Functional magnetic resonance imaging monitoring of pathological changes in rodent livers during hyperoxia and hypercapnia.

UNLABELLED: Liver diseases and regeneration are associated with hemodynamic changes denoting pathological alterations. Determining and monitoring physiological and pathological liver changes is essential for diagnostic and therapeutic objectives. Our aim was to determine the feasibility of functional magnetic resonance imaging (fMRI) during hypercapnia and hyperoxia for monitoring liver pathology. Liver fMRI images were acquired in rodents following acute bleeding, partial hepatectomy, and fibrosis. Results were quantitated and confirmed by histology. Changes induced by hyperoxia and hypercapnia following hemorrhage significantly correlated with the percentage of blood loss, reflecting lower liver perfusion and diminished vessel responsiveness to gas saturation. Hepatectomy resulted in an early decline in signal intensity changes due to hyperoxia, suggesting a decrease in liver perfusion and blood content. Following hepatectomy, signal intensity changes due to hypercapnia increased, signifying a change in liver perfusion from a mainly portal to a more arterial source. Two weeks after induction of fibrosis, signal intensity changes due to hypercapnia became much lower and those due to hyperoxia were much higher than those in normal livers, reflecting the increased perfusion due to the inflammatory process as confirmed by histologic analysis. With fibrosis progression, signal intensity changes induced by hypercapnia and hyperoxia were gradually attenuated, indicating structural and functional alterations of the liver vasculature during fibrosis. CONCLUSION: In various liver pathologies, fMRI response to hypercapnia and hyperoxia is sensitive to changes in liver hemodynamic status involved in hepatic damage or recovery; thus, this technique may offer an additional noninvasive diagnostic tool for evaluation and follow-up of liver diseases by means of examining perfusion-related alterations.

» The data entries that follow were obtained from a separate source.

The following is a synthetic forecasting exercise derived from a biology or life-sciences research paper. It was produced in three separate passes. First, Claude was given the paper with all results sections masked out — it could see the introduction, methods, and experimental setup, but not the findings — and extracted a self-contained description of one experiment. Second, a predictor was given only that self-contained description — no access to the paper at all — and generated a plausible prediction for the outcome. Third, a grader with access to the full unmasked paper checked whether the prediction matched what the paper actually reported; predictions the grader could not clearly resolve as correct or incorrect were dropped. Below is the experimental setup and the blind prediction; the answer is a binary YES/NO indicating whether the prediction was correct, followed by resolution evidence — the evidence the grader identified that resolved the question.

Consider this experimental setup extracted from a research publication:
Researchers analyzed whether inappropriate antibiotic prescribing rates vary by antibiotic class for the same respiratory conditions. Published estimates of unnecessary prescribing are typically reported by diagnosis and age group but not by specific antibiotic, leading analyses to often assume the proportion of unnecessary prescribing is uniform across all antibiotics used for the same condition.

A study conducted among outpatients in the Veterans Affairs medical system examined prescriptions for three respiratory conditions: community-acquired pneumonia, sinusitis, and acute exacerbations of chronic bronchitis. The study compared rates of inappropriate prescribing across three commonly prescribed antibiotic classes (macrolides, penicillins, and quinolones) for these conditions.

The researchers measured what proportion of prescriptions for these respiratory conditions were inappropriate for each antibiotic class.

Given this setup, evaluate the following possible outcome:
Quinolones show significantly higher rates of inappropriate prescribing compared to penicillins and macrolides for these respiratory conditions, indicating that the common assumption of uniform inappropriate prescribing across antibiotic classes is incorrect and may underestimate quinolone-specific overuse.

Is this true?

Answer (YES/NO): NO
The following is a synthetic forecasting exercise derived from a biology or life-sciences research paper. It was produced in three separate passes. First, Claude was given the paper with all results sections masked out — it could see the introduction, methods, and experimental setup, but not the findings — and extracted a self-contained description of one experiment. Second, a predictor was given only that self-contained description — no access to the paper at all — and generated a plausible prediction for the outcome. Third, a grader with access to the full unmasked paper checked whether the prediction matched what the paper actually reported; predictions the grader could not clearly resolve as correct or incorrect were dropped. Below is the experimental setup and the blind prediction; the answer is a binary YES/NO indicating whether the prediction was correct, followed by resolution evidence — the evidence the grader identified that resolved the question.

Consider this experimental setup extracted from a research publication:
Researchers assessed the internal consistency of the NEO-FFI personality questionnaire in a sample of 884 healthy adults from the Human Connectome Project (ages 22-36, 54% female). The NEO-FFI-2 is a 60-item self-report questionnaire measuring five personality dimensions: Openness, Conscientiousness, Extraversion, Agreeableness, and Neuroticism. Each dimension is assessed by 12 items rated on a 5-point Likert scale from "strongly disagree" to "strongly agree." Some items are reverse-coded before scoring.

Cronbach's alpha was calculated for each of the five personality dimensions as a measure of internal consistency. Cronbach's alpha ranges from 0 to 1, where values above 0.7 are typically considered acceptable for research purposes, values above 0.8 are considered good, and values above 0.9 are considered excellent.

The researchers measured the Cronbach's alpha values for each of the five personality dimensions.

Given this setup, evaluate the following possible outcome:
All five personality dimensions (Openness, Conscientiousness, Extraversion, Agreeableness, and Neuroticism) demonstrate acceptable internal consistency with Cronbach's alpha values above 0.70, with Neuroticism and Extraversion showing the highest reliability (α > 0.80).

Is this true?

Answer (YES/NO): NO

Functional MR imaging during hypercapnia and hyperoxia: noninvasive tool for monitoring changes in liver perfusion and hemodynamics in a rat model.

PURPOSE: To prospectively assess functional magnetic resonance (MR) imaging during hypercapnia and hyperoxia for monitoring changes in liver perfusion and hemodynamics in rats. MATERIALS AND METHODS: All experiments were performed with approval of an animal care and use committee. Functional T2*-weighted gradient-echo MR images of the rat liver were acquired during hyperoxia and graded hypercapnia (n=24). Additional images were acquired during portal vein ligation (n=4), induced hypovolemia (n=5), and 70% hepatectomy (n=5). Hypercapnic effects were confirmed with Doppler ultrasonography and with gadopentetate dimeglumine. Differences between groups were analyzed by using Wilcoxon rank sum test, except for the graded hypercapnia, for which one-way analysis of variance was used. RESULTS: Liver signal intensity (SI) increased due to hyperoxia; the percentage change in SI was seven times greater than that in muscle tissue; this reflects higher vascularity of the liver. Liver SI decreased due to hypercapnia; the percentage change in SI was negative in the liver but positive in the muscle (P<.001). Induced hypovolemia resulted in considerable decreases in functional MR imaging response; this reflects lower liver perfusion. Clinical applicability of the functional MR imaging method was proved by monitoring changes in liver perfusion that resulted from liver resection. CONCLUSION: In the liver, the magnitude of the percentage change in SI induced by hypercapnia and hyperoxia reflects changes in total blood volume; whereas percentage change in SI values induced by hypercapnia from a negative to a positive value reflects relative changes in portal-to-arterial blood flow ratio.